• To do
Can you format every line of the material below as a numbered list, leaving out the blank lines?

..........

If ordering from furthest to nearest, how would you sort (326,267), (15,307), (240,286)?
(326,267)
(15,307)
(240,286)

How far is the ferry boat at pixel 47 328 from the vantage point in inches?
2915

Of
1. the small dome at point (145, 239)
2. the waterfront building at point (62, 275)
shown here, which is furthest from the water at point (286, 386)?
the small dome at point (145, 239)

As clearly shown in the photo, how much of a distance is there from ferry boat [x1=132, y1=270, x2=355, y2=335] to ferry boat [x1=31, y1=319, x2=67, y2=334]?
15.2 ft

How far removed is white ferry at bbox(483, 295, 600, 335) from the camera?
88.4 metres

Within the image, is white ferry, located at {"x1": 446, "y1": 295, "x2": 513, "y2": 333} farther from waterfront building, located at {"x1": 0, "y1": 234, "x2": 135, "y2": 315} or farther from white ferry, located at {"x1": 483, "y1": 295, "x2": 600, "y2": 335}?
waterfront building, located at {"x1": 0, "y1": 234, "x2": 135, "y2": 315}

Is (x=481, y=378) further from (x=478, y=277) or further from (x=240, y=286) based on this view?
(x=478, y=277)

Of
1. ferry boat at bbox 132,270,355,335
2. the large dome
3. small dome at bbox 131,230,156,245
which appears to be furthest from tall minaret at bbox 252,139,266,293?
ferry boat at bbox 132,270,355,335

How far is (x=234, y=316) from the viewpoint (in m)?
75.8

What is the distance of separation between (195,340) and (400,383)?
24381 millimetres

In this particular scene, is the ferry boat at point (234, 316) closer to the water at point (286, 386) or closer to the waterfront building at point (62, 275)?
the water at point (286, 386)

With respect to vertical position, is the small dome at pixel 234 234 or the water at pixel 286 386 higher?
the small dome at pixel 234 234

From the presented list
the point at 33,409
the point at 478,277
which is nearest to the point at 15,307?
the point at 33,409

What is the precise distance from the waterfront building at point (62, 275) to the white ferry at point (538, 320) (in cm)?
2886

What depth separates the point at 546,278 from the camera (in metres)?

..........

• Problem solution
1. If ordering from furthest to nearest, how would you sort (326,267), (15,307), (240,286)?
2. (326,267)
3. (15,307)
4. (240,286)
5. How far is the ferry boat at pixel 47 328 from the vantage point in inches?
6. 2915
7. Of
8. 1. the small dome at point (145, 239)
9. 2. the waterfront building at point (62, 275)
10. shown here, which is furthest from the water at point (286, 386)?
11. the small dome at point (145, 239)
12. As clearly shown in the photo, how much of a distance is there from ferry boat [x1=132, y1=270, x2=355, y2=335] to ferry boat [x1=31, y1=319, x2=67, y2=334]?
13. 15.2 ft
14. How far removed is white ferry at bbox(483, 295, 600, 335) from the camera?
15. 88.4 metres
16. Within the image, is white ferry, located at {"x1": 446, "y1": 295, "x2": 513, "y2": 333} farther from waterfront building, located at {"x1": 0, "y1": 234, "x2": 135, "y2": 315} or farther from white ferry, located at {"x1": 483, "y1": 295, "x2": 600, "y2": 335}?
17. waterfront building, located at {"x1": 0, "y1": 234, "x2": 135, "y2": 315}
18. Is (x=481, y=378) further from (x=478, y=277) or further from (x=240, y=286) based on this view?
19. (x=478, y=277)
20. Of
21. 1. ferry boat at bbox 132,270,355,335
22. 2. the large dome
23. 3. small dome at bbox 131,230,156,245
24. which appears to be furthest from tall minaret at bbox 252,139,266,293?
25. ferry boat at bbox 132,270,355,335
26. How far is (x=234, y=316) from the viewpoint (in m)?
27. 75.8
28. What is the distance of separation between (195,340) and (400,383)?
29. 24381 millimetres
30. In this particular scene, is the ferry boat at point (234, 316) closer to the water at point (286, 386) or closer to the waterfront building at point (62, 275)?
31. the water at point (286, 386)
32. With respect to vertical position, is the small dome at pixel 234 234 or the water at pixel 286 386 higher?
33. the small dome at pixel 234 234
34. From the presented list
35. the point at 33,409
36. the point at 478,277
37. which is nearest to the point at 15,307?
38. the point at 33,409
39. What is the precise distance from the waterfront building at point (62, 275) to the white ferry at point (538, 320) (in cm)?
40. 2886
41. What depth separates the point at 546,278 from the camera (in metres)?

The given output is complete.